Exercise directions: Exactly the lines below from the line with "body_size: -263" through the line with "91.8379V53.7999L14.0486 59.8526C13.455 60.3065" must make up the answer, both ends included and pictures left out.
(Records for this task begins)
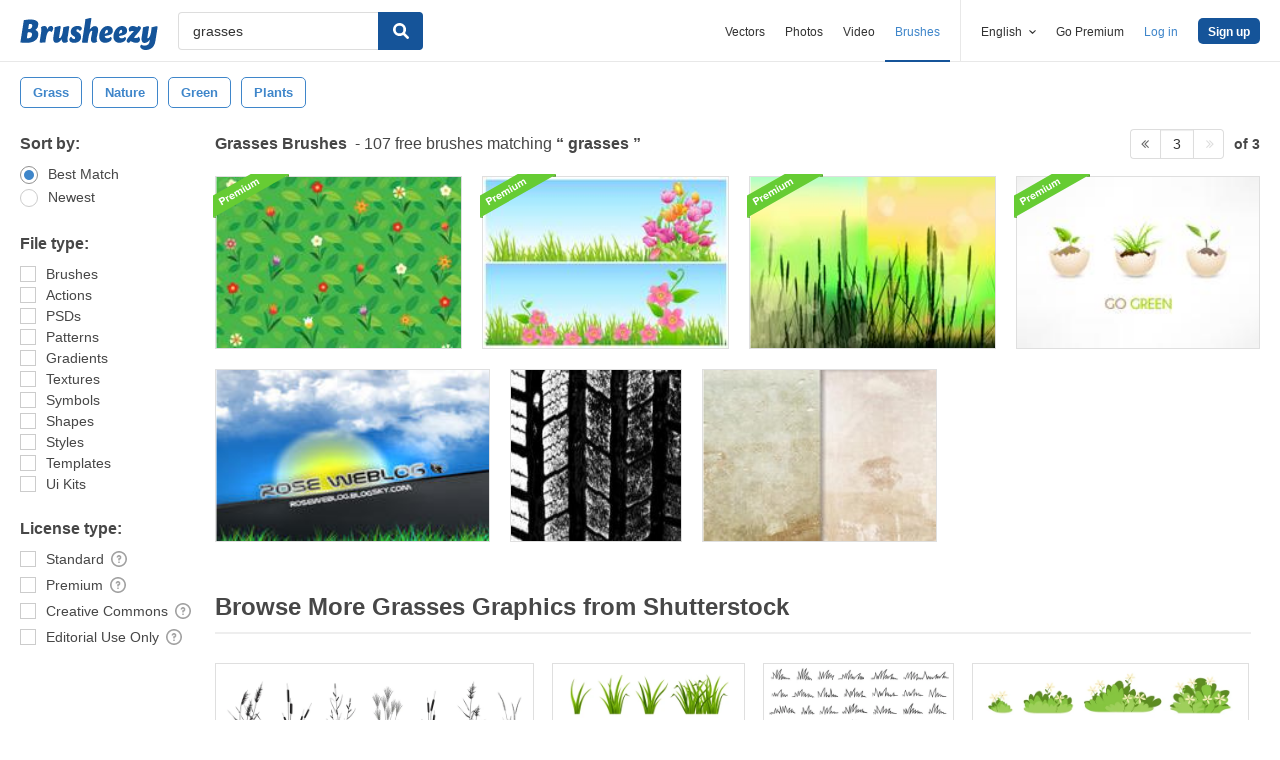

--- FILE ---
content_type: text/plain;charset=UTF-8
request_url: https://c.pub.network/v2/c
body_size: -263
content:
395259bf-972e-4f79-a69c-f7fb2b62ddd4

--- FILE ---
content_type: text/plain;charset=UTF-8
request_url: https://c.pub.network/v2/c
body_size: -112
content:
d3c077ca-1b5a-4868-94ec-d4ca10f6e311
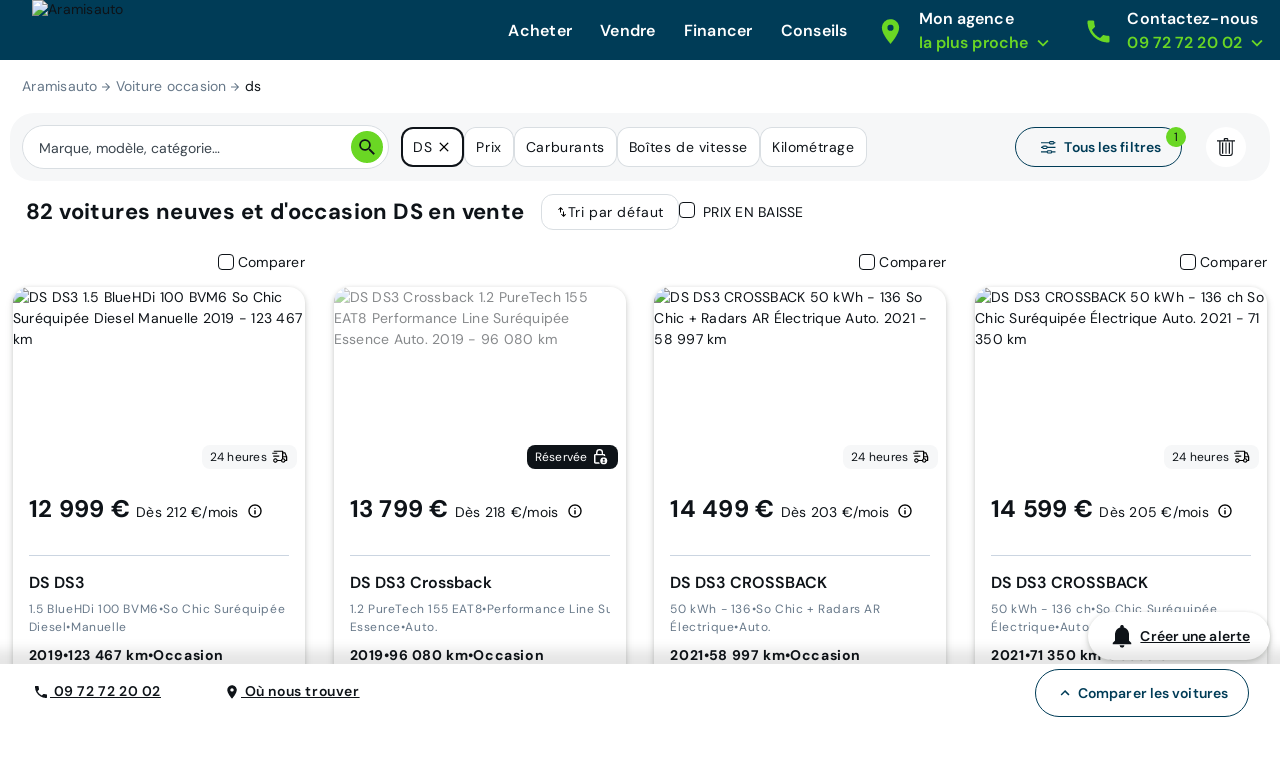

--- FILE ---
content_type: image/svg+xml
request_url: https://www.aramisauto.com/_nuxt/img/homedelivery.7314a81.svg
body_size: 2064
content:
<svg width="124" height="124" viewBox="0 0 124 124" fill="none" xmlns="http://www.w3.org/2000/svg">
  <path d="M21.7877 91.8379V53.7999L14.0486 59.8526C13.455 60.3065 12.8426 60.4816 12.2113 60.3781C11.5791 60.2745 11.0371 59.9246 10.5852 59.3284C10.1342 58.7323 9.94384 58.1167 10.0143 57.4818C10.0855 56.8477 10.4083 56.3038 10.9826 55.8499L21.7877 47.4554V36.6509C21.7877 35.9318 22.0279 35.3309 22.5083 34.8484C22.9887 34.3659 23.5869 34.1247 24.3029 34.1247C25.0189 34.1247 25.6171 34.3659 26.0975 34.8484C26.5779 35.3309 26.8181 35.9318 26.8181 36.6509V43.5398L52.0954 24.2246C53.6171 23.1164 55.2679 22.5623 57.0478 22.5623C58.8285 22.5623 60.4474 23.1164 61.9046 24.2246L103.017 55.8499C103.592 56.3038 103.914 56.8477 103.986 57.4818C104.056 58.1167 103.866 58.7323 103.415 59.3284C102.963 59.9052 102.421 60.2454 101.789 60.349C101.157 60.4526 100.555 60.2774 99.9803 59.8236L92.2123 53.7999V91.8379C92.2123 94.0988 91.4208 96.0246 89.838 97.6153C88.2542 99.2051 86.3368 100 84.0858 100H29.9142C27.6632 100 25.7458 99.2051 24.1621 97.6153C22.5792 96.0246 21.7877 94.0988 21.7877 91.8379ZM29.9142 94.9476H50.0355V77.8479C50.0355 75.8977 50.7108 74.2443 52.0615 72.8877C53.413 71.5303 55.0591 70.8516 57 70.8516C58.9409 70.8516 60.587 71.5303 61.9385 72.8877C63.2892 74.2443 63.9645 75.8977 63.9645 77.8479V94.9476H84.0858C84.9887 94.9476 85.7307 94.6563 86.3117 94.0736C86.8919 93.49 87.1819 92.7448 87.1819 91.8379V49.9816L58.8386 28.3246C58.3221 27.8707 57.7093 27.6438 57 27.6438C56.2907 27.6438 55.6779 27.8707 55.1614 28.3246L26.8181 49.9816V91.8379C26.8181 92.7448 27.1081 93.49 27.6883 94.0736C28.2693 94.6563 29.0113 94.9476 29.9142 94.9476Z" fill="#003C57"/>
  <path d="M47.2304 73.9718H43.4355V79.5656H47.2304V73.9718ZM39.4355 79.5656V73.9718H35.6406V79.5656H39.4355ZM43.4355 64.3781V69.9718H47.2304V64.3781H43.4355ZM35.6406 69.9718H39.4355V64.3781H35.6406V69.9718ZM51.2304 79.5656C51.2302 81.7745 49.4393 83.5654 47.2304 83.5656H35.6406C33.5003 83.5656 31.7523 81.8843 31.6454 79.7706L31.6406 79.5656V64.3781C31.6406 62.1689 33.4314 60.3781 35.6406 60.3781H47.2304C49.4394 60.3782 51.2304 62.169 51.2304 64.3781V79.5656Z" fill="#003C57"/>
  <path d="M24.5544 28.101C23.7873 28.101 23.1535 27.7869 22.653 27.1587C22.1533 26.5306 22.0422 25.8599 22.3197 25.1466C22.9066 22.7047 24.2077 20.7405 26.2232 19.2543C28.2387 17.7681 30.5007 17.025 33.0091 17.025C34.3833 17.025 35.6505 16.6313 36.8108 15.844C37.972 15.0566 38.6976 14.0154 38.9877 12.7203C39.1486 12.2218 39.4404 11.8105 39.8629 11.4863C40.2855 11.1621 40.7642 11 41.2991 11C42.1316 11 42.809 11.3305 43.3314 11.9915C43.8537 12.6525 43.9761 13.3717 43.6986 14.1489C43.0471 16.526 41.73 18.4417 39.7472 19.896C37.7636 21.3502 35.5176 22.0773 33.0091 22.0773C31.6359 22.0773 30.3686 22.4171 29.2075 23.0966C28.0463 23.777 27.3207 24.7749 27.0306 26.0902C26.8051 26.6535 26.4861 27.1293 26.0736 27.5175C25.6602 27.9065 25.1539 28.101 24.5544 28.101Z" fill="#003C57"/>
  <path fill-rule="evenodd" clip-rule="evenodd" d="M60.4303 109.31C57.9256 109.31 55.7993 108.434 54.0513 106.683C52.3033 104.931 51.4293 102.804 51.4293 100.302H48.8995C48.0782 100.302 47.3895 100.024 46.8334 99.4687C46.2778 98.9126 46 98.2239 46 97.4026V66.7999C46 65.1791 46.5615 63.8073 47.6844 62.6844C48.8073 61.5615 50.1789 61 51.7991 61H89.6823C91.2773 61 92.6428 61.5679 93.7785 62.7036C94.9143 63.8394 95.4821 65.2048 95.4821 66.7999V73.2165H101.097C102.015 73.2165 102.885 73.4219 103.707 73.8325C104.528 74.2432 105.204 74.8111 105.736 75.5362L113.782 86.3089C113.975 86.5506 114.12 86.8164 114.217 87.1062C114.313 87.3966 114.362 87.7107 114.362 88.0487V97.4026C114.362 98.2239 114.084 98.9126 113.528 99.4687C112.972 100.024 112.283 100.302 111.462 100.302H108.562C108.562 102.804 107.686 104.931 105.932 106.683C104.18 108.434 102.051 109.31 99.5471 109.31C97.043 109.31 94.9167 108.434 93.1681 106.683C91.4201 104.931 90.5461 102.804 90.5461 100.302H69.4449C69.4449 102.811 68.5685 104.939 66.8157 106.687C65.0628 108.436 62.9344 109.31 60.4303 109.31ZM63.4172 103.282C62.6071 104.092 61.6139 104.498 60.4375 104.498C59.2611 104.498 58.2676 104.092 57.457 103.282C56.6469 102.472 56.2418 101.478 56.2418 100.302C56.2418 99.1257 56.6469 98.1322 57.457 97.3215C58.2676 96.5114 59.2611 96.1064 60.4375 96.1064C61.6139 96.1064 62.6071 96.5114 63.4172 97.3215C64.2273 98.1322 64.6324 99.1257 64.6324 100.302C64.6324 101.478 64.2273 102.472 63.4172 103.282ZM102.534 103.282C101.724 104.092 100.731 104.498 99.5543 104.498C98.3779 104.498 97.3844 104.092 96.5738 103.282C95.7637 102.472 95.3586 101.478 95.3586 100.302C95.3586 99.1257 95.7637 98.1322 96.5738 97.3215C97.3844 96.5114 98.3779 96.1064 99.5543 96.1064C100.731 96.1064 101.724 96.5114 102.534 97.3215C103.345 98.1322 103.75 99.1257 103.75 100.302C103.75 101.478 103.345 102.472 102.534 103.282ZM109.858 89.0729H95.4821V78.029H101.035C101.2 78.029 101.349 78.0649 101.483 78.1365C101.616 78.2087 101.734 78.3066 101.837 78.4301L109.858 89.0729Z" fill="#003C57"/>
  <path d="M50.8125 95.4896H53.1321C53.815 94.3009 54.801 93.3044 56.0902 92.5002C57.38 91.696 58.8291 91.2939 60.4375 91.2939C62.0042 91.2939 63.4426 91.6909 64.7527 92.485C66.0628 93.279 67.0592 94.2806 67.7421 95.4896H90.6696V66.7999C90.6696 66.5116 90.5771 66.275 90.3921 66.09C90.2071 65.905 89.9705 65.8125 89.6823 65.8125H51.7991C51.5526 65.8125 51.3264 65.9154 51.1205 66.1213C50.9152 66.3266 50.8125 66.5528 50.8125 66.7999V95.4896Z" fill="#6AD724"/>
  <circle cx="99.5543" cy="100.302" r="4.1958" fill="white"/>
  <circle cx="60.4375" cy="100.302" r="4.1958" fill="white"/>
  <path d="M95.4821 89.0729H109.858L101.837 78.4301C101.734 78.3066 101.616 78.2087 101.483 78.1365C101.349 78.0649 101.2 78.029 101.035 78.029H95.4821V89.0729Z" fill="white"/>
</svg>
(Records for this task ends)
Solution for this exercise:
body_size: -263
content:
395259bf-972e-4f79-a69c-f7fb2b62ddd4

--- FILE ---
content_type: text/plain;charset=UTF-8
request_url: https://c.pub.network/v2/c
body_size: -112
content:
d3c077ca-1b5a-4868-94ec-d4ca10f6e311

--- FILE ---
content_type: image/svg+xml
request_url: https://www.aramisauto.com/_nuxt/img/homedelivery.7314a81.svg
body_size: 2064
content:
<svg width="124" height="124" viewBox="0 0 124 124" fill="none" xmlns="http://www.w3.org/2000/svg">
  <path d="M21.7877 91.8379V53.7999L14.0486 59.8526C13.455 60.3065 12.8426 60.4816 12.2113 60.3781C11.5791 60.2745 11.0371 59.9246 10.5852 59.3284C10.1342 58.7323 9.94384 58.1167 10.0143 57.4818C10.0855 56.8477 10.4083 56.3038 10.9826 55.8499L21.7877 47.4554V36.6509C21.7877 35.9318 22.0279 35.3309 22.5083 34.8484C22.9887 34.3659 23.5869 34.1247 24.3029 34.1247C25.0189 34.1247 25.6171 34.3659 26.0975 34.8484C26.5779 35.3309 26.8181 35.9318 26.8181 36.6509V43.5398L52.0954 24.2246C53.6171 23.1164 55.2679 22.5623 57.0478 22.5623C58.8285 22.5623 60.4474 23.1164 61.9046 24.2246L103.017 55.8499C103.592 56.3038 103.914 56.8477 103.986 57.4818C104.056 58.1167 103.866 58.7323 103.415 59.3284C102.963 59.9052 102.421 60.2454 101.789 60.349C101.157 60.4526 100.555 60.2774 99.9803 59.8236L92.2123 53.7999V91.8379C92.2123 94.0988 91.4208 96.0246 89.838 97.6153C88.2542 99.2051 86.3368 100 84.0858 100H29.9142C27.6632 100 25.7458 99.2051 24.1621 97.6153C22.5792 96.0246 21.7877 94.0988 21.7877 91.8379ZM29.9142 94.9476H50.0355V77.8479C50.0355 75.8977 50.7108 74.2443 52.0615 72.8877C53.413 71.5303 55.0591 70.8516 57 70.8516C58.9409 70.8516 60.587 71.5303 61.9385 72.8877C63.2892 74.2443 63.9645 75.8977 63.9645 77.8479V94.9476H84.0858C84.9887 94.9476 85.7307 94.6563 86.3117 94.0736C86.8919 93.49 87.1819 92.7448 87.1819 91.8379V49.9816L58.8386 28.3246C58.3221 27.8707 57.7093 27.6438 57 27.6438C56.2907 27.6438 55.6779 27.8707 55.1614 28.3246L26.8181 49.9816V91.8379C26.8181 92.7448 27.1081 93.49 27.6883 94.0736C28.2693 94.6563 29.0113 94.9476 29.9142 94.9476Z" fill="#003C57"/>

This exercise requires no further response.